A verdade é que o projeto acabou por transformar-se em algo muito mais amplo e abrangente do que Hugo alguma vez imaginou e isso sente-se até ao nível do seu trabalho criativo pessoal. “Sinto que o meu trabalho artístico tem sido mais valorizado e reconhecido por aparecer associado a uma plataforma como a VIC // Aveiro Arts House”, admite Hugo Branco.
Hugo Branco foi DJ durante mais de 20 anos, mas, desde 2017, tem-se dedicado sobretudo à sonorização, sonoplastia e criação de bandas sonoras para artes performativas e instalações sonoras, experiência que o tem levado a vários palcos.
Foto: Joana Magalhães
Agora, o desafio a que se propõe é criar uma editora de música e outros conteúdos audiovisuais associada à VIC. Vai chamar-se VIC NIC e promete estrear-se no início de 2021 com o lançamento de uma “compilação internacional de artistas que atuaram no auditório da VIC” em disco.

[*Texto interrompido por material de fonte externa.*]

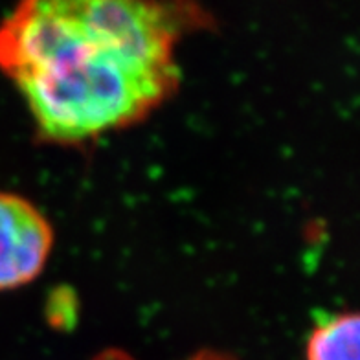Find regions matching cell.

Da palavra - escrita ou falada – ao som, passando pelas viagens e até pela gastronomia (apaixonado por cozinha, chegou a ter um projeto chamado Pratos com Pratos que aliava a culinária à música), Hugo tem uma versatilidade artística comparável à do avô, de quem assume ter herdado a alma irrequieta e a curiosidade aguçada. “Somos gente que gosta muito de viver e, por isso, trata de absorver a vida de vários pontos de vista e através de várias práticas diferentes. Ambos temos uma grande sede de saber e de experimentar”.